**** Text segment

# GermanShep's 2021 Fall Soil Test



## GermanShep (Aug 15, 2021)

Hello,
I just joined this group in hopes to improve upon my knowledge in lawn and gardening. I feel that I want to start with a soil test because I just moved into a new construction home and I don't know anything about my soil. I know that your lawn can only be as healthy as it's soil beneath it, I also want to spend my money on the proper soil corrections based on my soil test results and not waste money on unnecessary things. I have done some reading in this soil fertility area forum and I am considering sending my soil to either Ward Labs or Servitech Labs for analysis. Can someone chime in with what labs they used and what their soil test looks like? I am hoping to see a visual example of the soil test reports from each of these labs so I can decide which one I feel more comfortable with. I want to be able to read and interpret my soil test properly along with help from other forum members.
Thank you.


----------



## Ridgerunner (May 16, 2017)

I haven't been updating this but it will give you a start. You can also search TLF for by specific lab name to see what people have posted.

********
**** Provided material

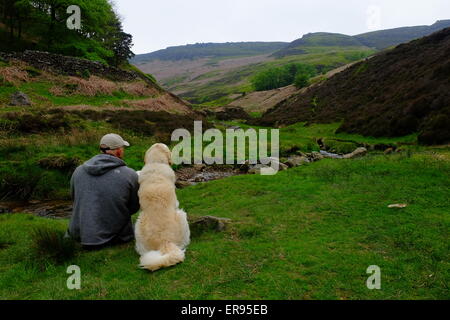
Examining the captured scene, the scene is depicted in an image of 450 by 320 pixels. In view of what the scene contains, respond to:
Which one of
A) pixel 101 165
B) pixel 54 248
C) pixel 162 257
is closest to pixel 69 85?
pixel 54 248

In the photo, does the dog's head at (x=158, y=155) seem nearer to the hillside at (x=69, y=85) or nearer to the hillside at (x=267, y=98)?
the hillside at (x=69, y=85)

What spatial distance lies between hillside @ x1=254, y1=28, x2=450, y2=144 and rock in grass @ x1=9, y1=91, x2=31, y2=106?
107 ft

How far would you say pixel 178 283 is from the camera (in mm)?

********

Given exercise:
Please retype the soil test thread between "## Ridgerunner (May" and "people have posted.", inclusive. You won't need the records for any of this.

Answer to this exercise:
## Ridgerunner (May 16, 2017)

I haven't been updating this but it will give you a start. You can also search TLF for by specific lab name to see what people have posted.